The battery 111 controls the charge/discharge state through charge/discharge control of the PCS 121.

The main device 200 includes a data transmission/reception unit 210, a data storage unit 220, and a data control unit 230.

The data transmission/reception unit 210 receives status information from the plurality of energy storage devices 100, or informs the operator of the determination result of the voltage imbalance state for the energy storage device through a battery protection logic based on the received information. It is a configuration for transmitting a notification signal or the PCS stop signal.

The data storage unit 220 stores and manages various types of information such as status information or battery protection logic received from the plurality of energy storage devices 100.

That is, the data storage unit 220 is connected to the plurality of energy storage devices 100 to store static information about the energy storage device 100 in a DB or shared memory.

More specifically, the main device 200 stores and manages information on a battery rack of the energy storage device 100, the number of modules and cells for each rack, and a voltage difference setting value for each rack.

The data control unit 230 drives the battery protection logic or performs calculations for converting a battery module voltage or a battery cell voltage into a battery rack voltage, as described later.

In particular, the main device 200 periodically collects and monitors status information on the battery and PCS from the BMS and PMS included in the energy storage device 100 according to a measurement cycle.

Thereafter, the main device 200 stops the operation of the energy storage device 100 when the currently operating energy storage device is determined to be in a voltage imbalance state through a battery protection logic based on the state information collected according to the measurement cycle. Let it.

In addition, the claim value includes an operation screen and a system diagram, and collects data from various devices and provides various information such as system status, alarm information, and trends to the operator.

A method of protecting an energy storage device by a battery protection system according to an EMS according to the present invention having the above-described configuration will be described.

First, the main device 200 periodically monitors the state information of the battery and PCS from the BMS and PMS of the energy storage device 100 according to a measurement cycle, and collects information about the energy storage device 100. Do (S100).

The main device 200 concurrently stores the status information (battery rack, number of modules and cells per rack, rack voltage difference setting value) of the energy storage device 100 collected in step S100 in a DB or a unique memory.
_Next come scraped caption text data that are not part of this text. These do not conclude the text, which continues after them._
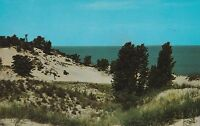 LAM(T) Chesterton, IN - Indiana Dunes State Park - View of Lake Michigan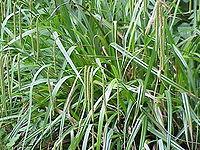Carex pendula1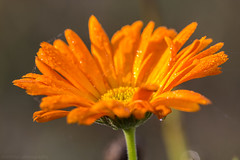 Orange December Flower I (boettcher.photography) Tags: orange flower nature december blossom natur dezember blüte 2015 bume sashahasha boettcherphotography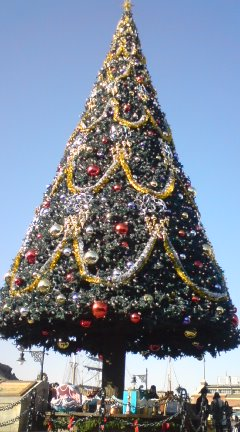 TDSのクリスマス_f0204368_1214772.jpg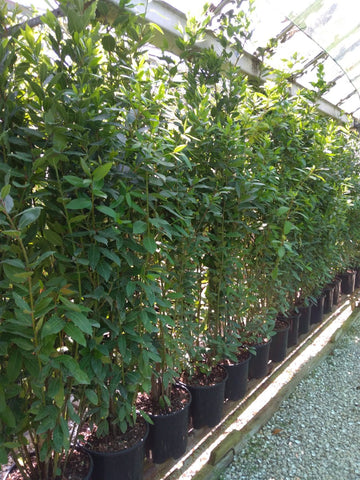 Hedging Bay Plants 4-5ft tall plants in 10 Litre pots, 6+ft this summer!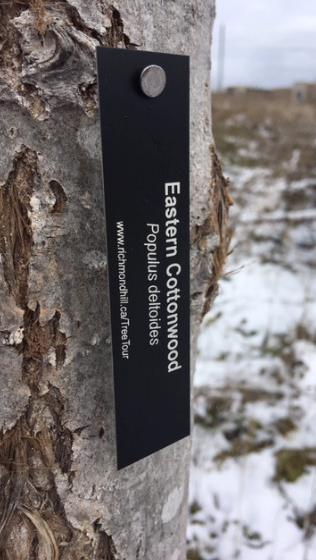 Eastern cottonwood tag hanging from a tree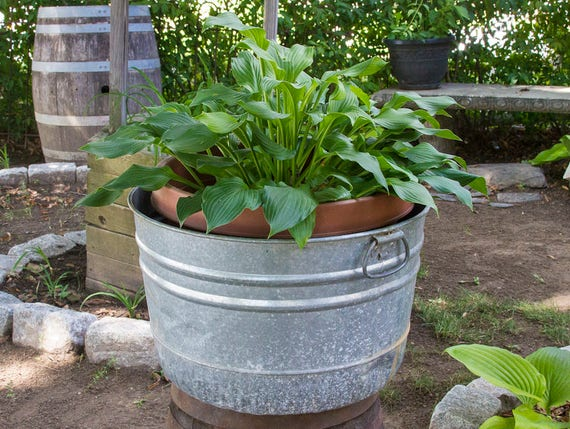 Galvanized Wash Pot With Drop Handles Large Wash Tub Planter Etsy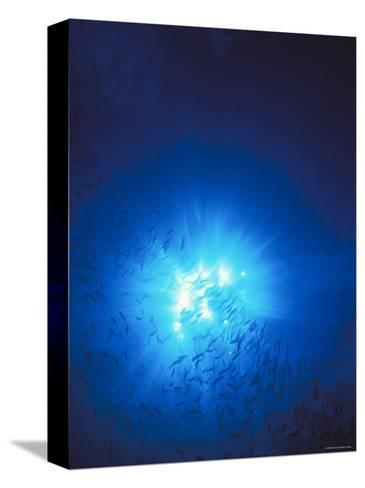 Silhouette with Sun Burst Light Rays in Blue Water, Solomon Islands-James Forte-Stretched Canvas Print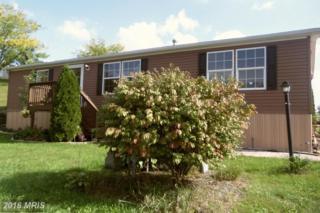 60 Broadwing Drive, Hanover, PA 17331 (#AD9787475) :: Pearson Smith Realty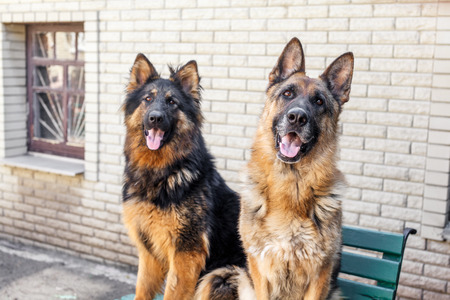 haired: Head of long haired german shepherd dog Stock Photo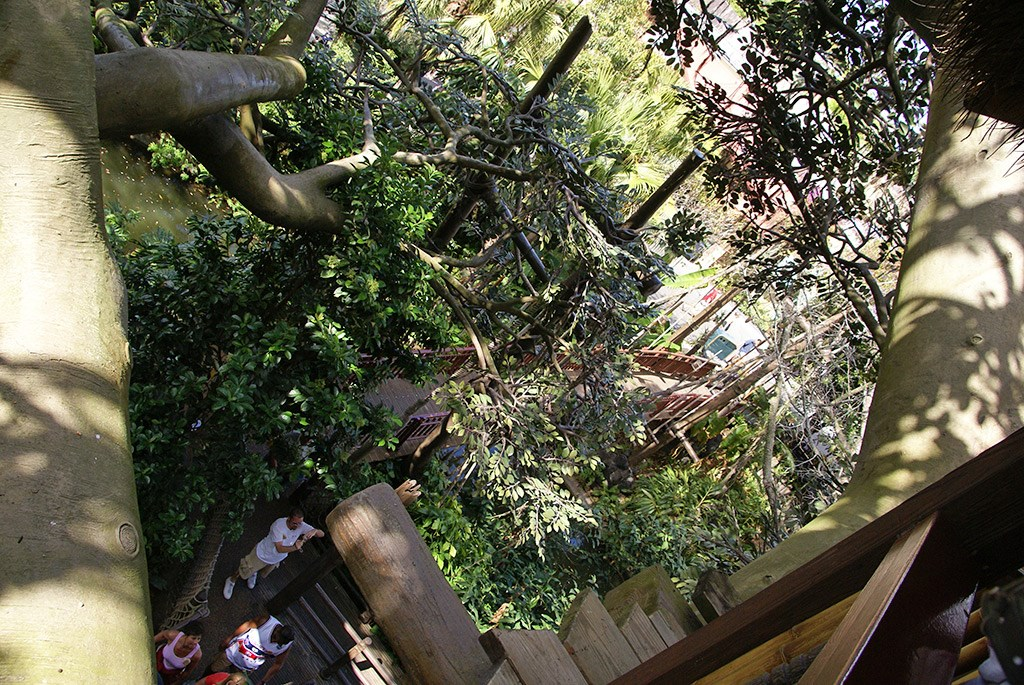 Inside the Swiss Family Treehouse and the view from the top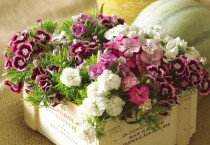 Dianthus Carnation Bucket Box - Dianthus Carnation Bucket Box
You can also do it.

The main device 200 performs the step of driving the battery protection logic based on the state information collected according to the measurement period in step S100 (S200).

The main device 200 transmits the execution result of the battery protection logic driven in step S200 to the manager terminal of the corresponding main device 200 to notify the manager who has the corresponding manager terminal (S300).

The step S200 will be described in more detail with reference to FIG. 3.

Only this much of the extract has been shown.